Quality managers with fully functioning integrated business management systems spend their time implementing improvement initiatives, understanding customer needs and managing kaizen events – rather than manual processes. 

Enterprises

If your revenues are in excess of £500 million, or you’ve got more than 1000+ employees, the structure and scale of your quality team is likely to look very different indeed. 

At this stage in the company’s life, you’ll likely develop another layer of management and sub-teams emerge. You will also probably change the structure of your quality management system.

Communication is the greatest challenge for enterprise quality teams. Sharing best practices across multiple sites, managing macro-risks/opportunities, and improving departmental collaboration all put stress on the teams.

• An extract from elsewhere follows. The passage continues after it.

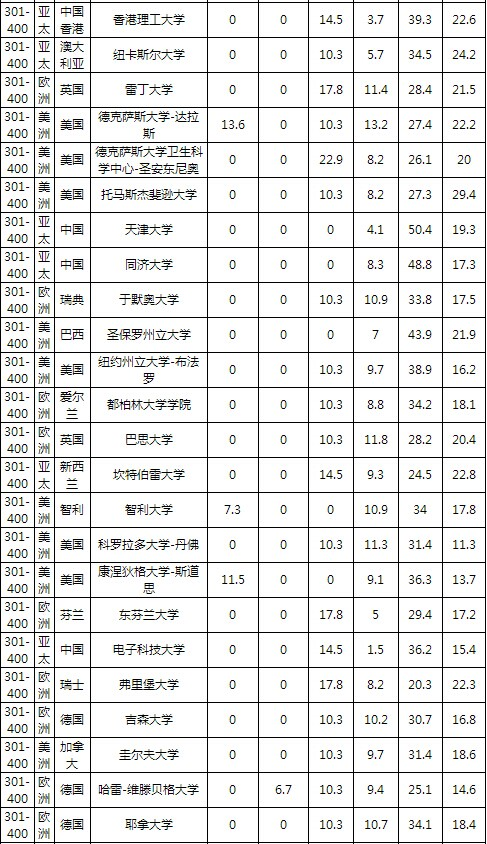 2016年世界大学学术排名最新名单(完整版)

At this size, you’ll have executive level quality directors, a team of quality managers, a team of auditors (different for internal and supplier), document controllers, training managers, environmental managers, regulatory affairs specialist, business improvement specialists, process managers, innovation experts, customer success teams – the list goes on! 

Enterprise organisations will also need an army of quality engineers to manage the manual processes. Here’s an article on how enterprises BT, Sodexo and Diageo structure their management system: quality.eqms.co.uk/blog/how-multi-site-multi-national-organisations-use-eqms

However, you choose to structure your team, investing in an integrated electronic management system will help drive process efficiencies, help you to scale, and prevent costly mistakes.